• **WORK REQUIRED**:
Could you write the next part of the Ellen Terry passage below, picking up after its final sentence?

• **SOURCE TEXT**:
/---

Dame Ellen Terry GBE, born Alice Ellen Terry (27 February 1847 – 21 July 1928) was an English stage actress who became the leading Shakespearean actress in Britain. Born into a family of actors, Terry began performing as a child, acting in Shakespeare plays in London and toured throughout the British provinces as a teen.

In 1878 she joined Henry Irving's company as his leading lady, and for more than the next two decades she was considered the leading Shakespearean and comic actress in Britain. Two of her most famous roles were Portia in The Merchant of Venice and Beatrice in Much Ado About Nothing. She and Irving also toured with great success in America and Britain.

\---

• **INFORMATION SUPPLIED**:
/---

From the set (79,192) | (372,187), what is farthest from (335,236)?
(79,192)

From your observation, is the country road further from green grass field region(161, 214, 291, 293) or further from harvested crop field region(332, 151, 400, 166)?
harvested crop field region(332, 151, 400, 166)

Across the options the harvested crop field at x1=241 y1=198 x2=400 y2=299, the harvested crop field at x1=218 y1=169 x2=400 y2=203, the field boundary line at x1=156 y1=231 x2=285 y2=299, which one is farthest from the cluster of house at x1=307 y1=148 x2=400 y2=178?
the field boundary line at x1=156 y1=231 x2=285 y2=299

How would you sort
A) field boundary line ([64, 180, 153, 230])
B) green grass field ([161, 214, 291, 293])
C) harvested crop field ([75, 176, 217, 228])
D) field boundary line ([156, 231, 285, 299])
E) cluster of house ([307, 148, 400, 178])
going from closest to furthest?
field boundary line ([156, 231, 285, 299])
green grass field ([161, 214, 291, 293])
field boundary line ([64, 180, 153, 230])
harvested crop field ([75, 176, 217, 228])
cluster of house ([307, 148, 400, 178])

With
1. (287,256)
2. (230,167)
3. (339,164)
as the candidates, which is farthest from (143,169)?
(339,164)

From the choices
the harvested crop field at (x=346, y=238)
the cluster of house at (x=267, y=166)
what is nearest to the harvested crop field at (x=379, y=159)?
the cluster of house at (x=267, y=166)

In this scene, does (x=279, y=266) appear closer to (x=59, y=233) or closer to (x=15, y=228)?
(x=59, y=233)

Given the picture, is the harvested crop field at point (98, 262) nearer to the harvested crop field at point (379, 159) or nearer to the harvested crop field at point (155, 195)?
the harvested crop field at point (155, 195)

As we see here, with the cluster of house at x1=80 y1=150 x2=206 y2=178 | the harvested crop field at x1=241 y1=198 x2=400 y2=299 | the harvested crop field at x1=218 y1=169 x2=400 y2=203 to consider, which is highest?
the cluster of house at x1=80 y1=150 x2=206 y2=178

\---
/---

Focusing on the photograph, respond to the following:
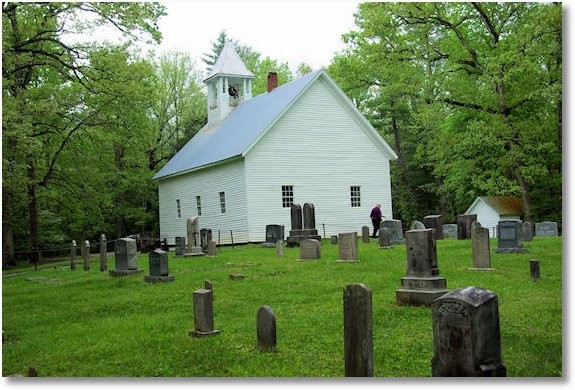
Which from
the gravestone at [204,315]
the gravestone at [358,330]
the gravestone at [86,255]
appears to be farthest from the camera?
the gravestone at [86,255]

\---
/---

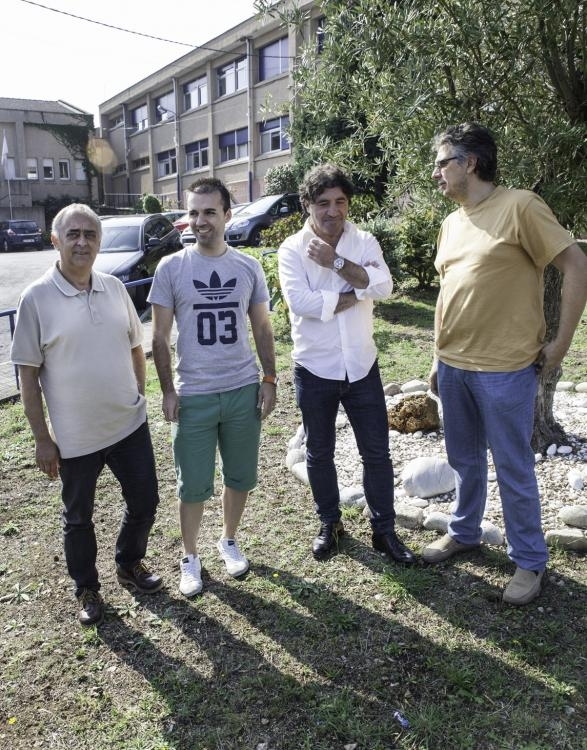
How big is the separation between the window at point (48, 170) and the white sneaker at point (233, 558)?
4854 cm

\---

• **TASK OUTPUT**:
In 1903 Terry took over management of London's Imperial Theatre, focusing on the plays of George Bernard Shaw and Henrik Ibsen. The venture was a financial failure, and Terry turned to touring and lecturing. She continued to find acting success until 1920, while also appearing in films until 1922. Her career lasted nearly seven decades.[32]

Appearances
Violet: "What news of your suitor?"
Isobel: "I haven't heard from him lately."
Violet: "Have you decided what answer you are going to give him yet?"
Isobel: "Well I think I should tell him before I tell you. Wouldn't you agree?"
Violet: "Ellen Terry has nothing on you when it comes to stringing out a moment."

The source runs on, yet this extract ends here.